* **GIVEN TEXT**
The first obtained regression tree is based on 9 molecular descriptors, and exhibits high predictive power. The root node is defined by the G2 descriptor (a gravitational index), which can be related to the size of the molecule—G2 is larger for large molecules. The first node assigns low melting points to compounds with high G2 index. This descriptor was not selected by Katritzky et al.'s approach7 although it was certainly available in the initial pool of descriptors—the lack of a linear relationship between the gravitational index and the mp probably prevents a linear approach to using it. Interestingly, the G2 descriptor was found to be highly correlated with boiling points in a set of 298 organic compounds, although in the opposite direction.25 Further partition of the left node (low melting points) is based on the RDF descriptor at 10.5 Å, which is clearly related to long chains—detection of pairs of atoms with an interatomic distance of 10.5 Å.20 In this data set, the presence of alkyl chains longer than C8 are indeed associated with melting points at the lower end of the range (<60 °C).26

The descriptors involved in the right main branch of the tree are more difficult to interpret. Most of the selected descriptors are 3D descriptors, particularly GETAWAY descriptors, which are calculated from a single molecular conformation. This reinforces our initial proposal that 3D structures generated by CORINA are useful, and that working with a single conformation is realistic since the melting point can be viewed as a property of a solid. GETAWAY descriptors account for the influence of individual atoms on the shape of the molecule, and are often combined with atomic properties such as electronegativities, polarizabilities or van der Waals volumes.21 GETAWAY descriptors have been successful for the prediction of melting points of polycyclic aromatic hydrocarbons and polychlorinated biphenyls.27 The other 3D descriptor is a WHIM descriptor, namely the total accessibility index weighted by atomic Sanderson electronegativities. WHIM descriptors were designed to capture 3D information regarding molecular size, shape, and symmetry and atom distribution with respect to the molecule as a whole.19 The De descriptor is a compactness descriptor, which encodes information about the distribution of electronegativities along the three axes of the molecule. Another size directional WHIM index was selected in a QSPR model to predict melting points of polychlorinated biphenyls.28

The piPCO7 descriptor isolates a group of 12 compounds with relatively low melting point (average = 83 °C). This descriptor counts paths of order 7 and at the same time is influenced by multiple bonds. In fact, most of the isolated 12 compounds have no multiple bonds outside the pyridinium ring, and most of the 25 compounds in the right child node have a functional group with a multiple bond.

* **WRITTEN TASK A**
Reproduce word for word everything from "The piPCO7 descriptor" down to "a multiple bond." in the passage on melting-point descriptors.
* **WRITTEN TASK B**
Decide whether each statement agrees with the passage on melting-point descriptors, answering yes or no and quoting the deciding words: (i) the first node assigns low melting points to compounds with a high G2 index; (ii) Katritzky et al.'s approach selected the G2 descriptor; (iii) the piPCO7 descriptor isolates a group of 25 compounds.

* **SUPPLIED MATERIAL**

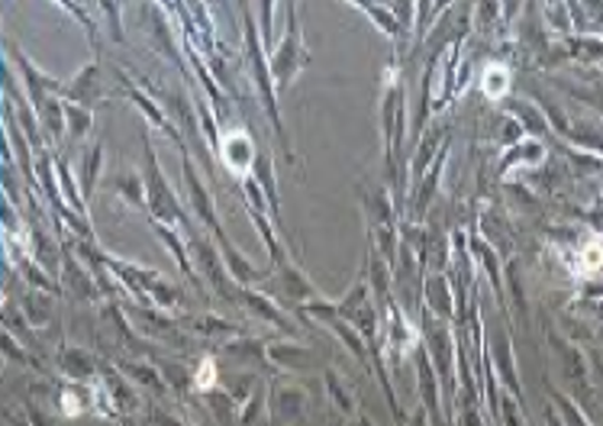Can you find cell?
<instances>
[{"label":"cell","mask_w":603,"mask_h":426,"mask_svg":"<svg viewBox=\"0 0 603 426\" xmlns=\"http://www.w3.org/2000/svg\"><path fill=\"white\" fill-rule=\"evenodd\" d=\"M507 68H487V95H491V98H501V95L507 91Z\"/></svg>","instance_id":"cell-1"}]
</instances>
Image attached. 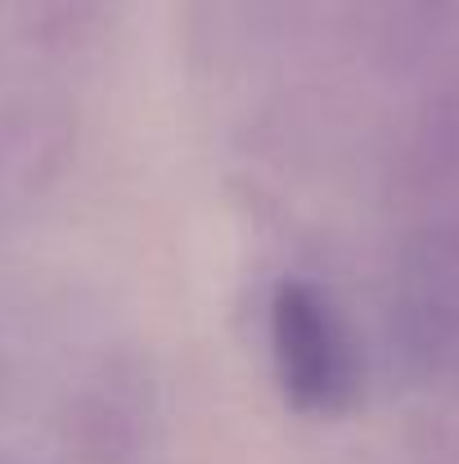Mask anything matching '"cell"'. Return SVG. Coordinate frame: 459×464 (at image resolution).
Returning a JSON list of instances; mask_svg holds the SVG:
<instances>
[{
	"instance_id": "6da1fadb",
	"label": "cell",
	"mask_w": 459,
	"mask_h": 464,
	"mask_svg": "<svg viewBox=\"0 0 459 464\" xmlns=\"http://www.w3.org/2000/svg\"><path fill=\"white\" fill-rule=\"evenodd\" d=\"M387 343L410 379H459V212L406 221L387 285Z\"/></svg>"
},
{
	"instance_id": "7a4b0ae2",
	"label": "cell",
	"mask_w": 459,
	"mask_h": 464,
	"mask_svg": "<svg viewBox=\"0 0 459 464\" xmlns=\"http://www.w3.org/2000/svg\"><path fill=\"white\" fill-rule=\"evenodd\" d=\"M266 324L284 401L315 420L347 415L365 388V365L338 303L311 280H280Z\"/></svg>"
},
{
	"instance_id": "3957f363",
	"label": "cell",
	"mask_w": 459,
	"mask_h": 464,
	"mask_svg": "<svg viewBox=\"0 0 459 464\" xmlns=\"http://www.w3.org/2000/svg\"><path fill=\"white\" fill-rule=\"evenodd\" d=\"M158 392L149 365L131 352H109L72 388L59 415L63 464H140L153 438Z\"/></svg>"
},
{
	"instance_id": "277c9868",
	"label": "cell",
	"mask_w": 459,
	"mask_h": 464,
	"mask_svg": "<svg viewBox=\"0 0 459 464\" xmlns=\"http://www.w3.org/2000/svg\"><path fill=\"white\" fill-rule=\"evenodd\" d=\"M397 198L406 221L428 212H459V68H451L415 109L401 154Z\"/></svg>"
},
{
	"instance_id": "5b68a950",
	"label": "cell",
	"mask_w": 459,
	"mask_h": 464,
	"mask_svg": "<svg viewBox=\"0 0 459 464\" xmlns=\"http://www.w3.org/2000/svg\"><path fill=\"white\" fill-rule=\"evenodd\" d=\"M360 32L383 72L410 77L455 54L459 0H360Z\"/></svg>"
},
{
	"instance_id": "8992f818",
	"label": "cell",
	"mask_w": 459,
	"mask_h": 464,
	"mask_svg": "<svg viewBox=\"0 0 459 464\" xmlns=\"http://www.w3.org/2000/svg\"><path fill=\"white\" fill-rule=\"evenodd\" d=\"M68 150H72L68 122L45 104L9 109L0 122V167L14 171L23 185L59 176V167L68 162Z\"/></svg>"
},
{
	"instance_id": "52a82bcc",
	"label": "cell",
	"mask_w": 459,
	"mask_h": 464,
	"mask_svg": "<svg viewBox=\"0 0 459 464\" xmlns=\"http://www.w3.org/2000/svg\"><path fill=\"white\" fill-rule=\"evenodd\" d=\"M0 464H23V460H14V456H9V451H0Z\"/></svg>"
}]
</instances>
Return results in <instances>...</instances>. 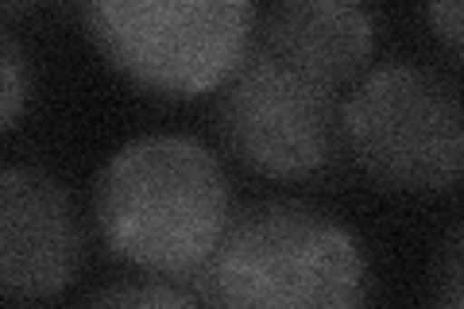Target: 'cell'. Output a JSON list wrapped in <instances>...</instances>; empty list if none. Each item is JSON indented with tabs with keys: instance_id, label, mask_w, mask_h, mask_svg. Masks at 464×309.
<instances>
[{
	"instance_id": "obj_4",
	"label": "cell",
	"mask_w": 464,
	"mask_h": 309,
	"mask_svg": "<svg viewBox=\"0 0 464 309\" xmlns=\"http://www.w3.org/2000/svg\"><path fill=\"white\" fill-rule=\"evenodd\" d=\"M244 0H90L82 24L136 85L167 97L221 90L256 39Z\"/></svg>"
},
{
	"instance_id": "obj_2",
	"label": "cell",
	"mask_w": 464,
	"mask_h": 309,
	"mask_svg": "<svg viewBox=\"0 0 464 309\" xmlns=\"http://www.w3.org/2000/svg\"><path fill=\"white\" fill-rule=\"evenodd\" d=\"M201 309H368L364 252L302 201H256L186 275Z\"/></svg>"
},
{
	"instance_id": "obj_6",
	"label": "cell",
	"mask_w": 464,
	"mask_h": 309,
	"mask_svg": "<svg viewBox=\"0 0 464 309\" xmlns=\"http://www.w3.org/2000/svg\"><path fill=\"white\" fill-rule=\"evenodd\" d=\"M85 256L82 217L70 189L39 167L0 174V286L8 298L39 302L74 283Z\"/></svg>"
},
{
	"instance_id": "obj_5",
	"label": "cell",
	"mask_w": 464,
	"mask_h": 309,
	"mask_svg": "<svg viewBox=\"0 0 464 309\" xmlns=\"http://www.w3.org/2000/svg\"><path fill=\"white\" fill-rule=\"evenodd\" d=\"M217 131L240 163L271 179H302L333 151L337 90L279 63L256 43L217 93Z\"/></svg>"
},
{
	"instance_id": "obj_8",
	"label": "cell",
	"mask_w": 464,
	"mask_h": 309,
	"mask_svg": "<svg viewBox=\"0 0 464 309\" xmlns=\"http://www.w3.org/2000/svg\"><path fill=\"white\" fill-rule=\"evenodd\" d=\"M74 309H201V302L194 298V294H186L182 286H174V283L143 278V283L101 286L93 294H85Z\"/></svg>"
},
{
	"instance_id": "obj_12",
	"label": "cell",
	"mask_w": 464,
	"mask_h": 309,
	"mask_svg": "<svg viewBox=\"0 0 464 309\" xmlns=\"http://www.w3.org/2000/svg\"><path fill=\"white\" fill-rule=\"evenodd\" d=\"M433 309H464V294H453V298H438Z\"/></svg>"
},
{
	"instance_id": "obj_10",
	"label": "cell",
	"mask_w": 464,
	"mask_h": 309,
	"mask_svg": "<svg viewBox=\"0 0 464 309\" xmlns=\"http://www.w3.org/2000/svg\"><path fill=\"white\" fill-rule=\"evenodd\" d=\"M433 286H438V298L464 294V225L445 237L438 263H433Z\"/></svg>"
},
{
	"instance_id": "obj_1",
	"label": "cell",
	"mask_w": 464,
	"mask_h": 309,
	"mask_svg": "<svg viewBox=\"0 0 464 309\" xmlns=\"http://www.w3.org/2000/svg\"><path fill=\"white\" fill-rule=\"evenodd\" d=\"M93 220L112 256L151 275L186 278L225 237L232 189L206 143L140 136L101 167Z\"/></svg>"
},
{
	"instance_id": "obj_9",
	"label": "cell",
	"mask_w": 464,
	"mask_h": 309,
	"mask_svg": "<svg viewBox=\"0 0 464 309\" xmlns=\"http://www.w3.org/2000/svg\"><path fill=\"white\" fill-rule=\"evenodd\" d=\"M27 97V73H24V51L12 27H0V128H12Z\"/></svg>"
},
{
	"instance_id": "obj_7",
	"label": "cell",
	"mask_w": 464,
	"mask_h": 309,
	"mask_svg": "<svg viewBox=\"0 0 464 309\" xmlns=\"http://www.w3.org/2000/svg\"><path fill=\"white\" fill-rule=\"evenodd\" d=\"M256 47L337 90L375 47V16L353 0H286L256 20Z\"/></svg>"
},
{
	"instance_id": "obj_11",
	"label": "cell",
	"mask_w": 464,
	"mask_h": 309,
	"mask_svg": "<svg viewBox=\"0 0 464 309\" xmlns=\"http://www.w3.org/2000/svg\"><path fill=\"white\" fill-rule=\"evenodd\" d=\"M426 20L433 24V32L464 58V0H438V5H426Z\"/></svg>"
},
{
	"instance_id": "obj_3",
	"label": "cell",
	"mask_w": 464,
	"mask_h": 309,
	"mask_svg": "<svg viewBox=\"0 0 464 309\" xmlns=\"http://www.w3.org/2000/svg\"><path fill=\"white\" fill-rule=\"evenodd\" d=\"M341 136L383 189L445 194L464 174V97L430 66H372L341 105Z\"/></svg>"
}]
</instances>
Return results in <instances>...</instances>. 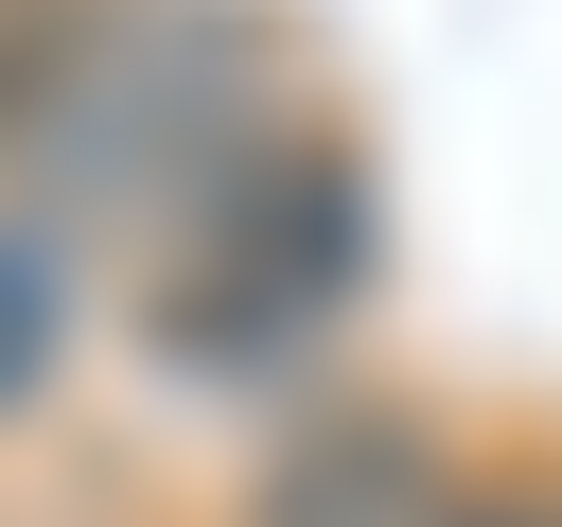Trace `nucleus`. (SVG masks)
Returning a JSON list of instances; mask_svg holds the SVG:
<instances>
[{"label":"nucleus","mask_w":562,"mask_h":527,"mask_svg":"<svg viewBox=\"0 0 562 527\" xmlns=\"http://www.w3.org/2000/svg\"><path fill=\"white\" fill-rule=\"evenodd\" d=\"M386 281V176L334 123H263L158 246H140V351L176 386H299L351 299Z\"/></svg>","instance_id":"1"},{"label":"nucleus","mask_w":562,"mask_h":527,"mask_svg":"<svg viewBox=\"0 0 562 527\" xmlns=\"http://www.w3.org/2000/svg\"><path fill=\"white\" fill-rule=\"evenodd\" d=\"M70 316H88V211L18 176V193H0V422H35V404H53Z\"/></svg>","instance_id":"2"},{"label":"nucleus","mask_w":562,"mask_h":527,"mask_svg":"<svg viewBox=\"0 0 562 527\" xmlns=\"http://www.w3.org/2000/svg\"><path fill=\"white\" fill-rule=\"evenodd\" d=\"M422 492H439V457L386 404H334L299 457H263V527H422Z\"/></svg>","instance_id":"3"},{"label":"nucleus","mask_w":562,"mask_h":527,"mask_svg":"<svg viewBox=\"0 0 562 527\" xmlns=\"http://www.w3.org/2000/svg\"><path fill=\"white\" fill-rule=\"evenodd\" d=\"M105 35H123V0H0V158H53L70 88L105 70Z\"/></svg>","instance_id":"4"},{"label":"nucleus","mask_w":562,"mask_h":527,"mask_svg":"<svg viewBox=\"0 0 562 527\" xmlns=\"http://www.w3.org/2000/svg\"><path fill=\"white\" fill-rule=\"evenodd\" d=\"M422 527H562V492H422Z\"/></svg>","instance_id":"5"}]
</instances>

* **CORRECT RESULT A**
The piPCO7 descriptor isolates a group of 12 compounds with relatively low melting point (average = 83 °C). This descriptor counts paths of order 7 and at the same time is influenced by multiple bonds. In fact, most of the isolated 12 compounds have no multiple bonds outside the pyridinium ring, and most of the 25 compounds in the right child node have a functional group with a multiple bond.

* **CORRECT RESULT B**
(i) Yes: "The first node assigns low melting points to compounds with high G2 index."
(ii) No: "This descriptor was not selected by Katritzky et al.'s approach"
(iii) No: "The piPCO7 descriptor isolates a group of 12 compounds"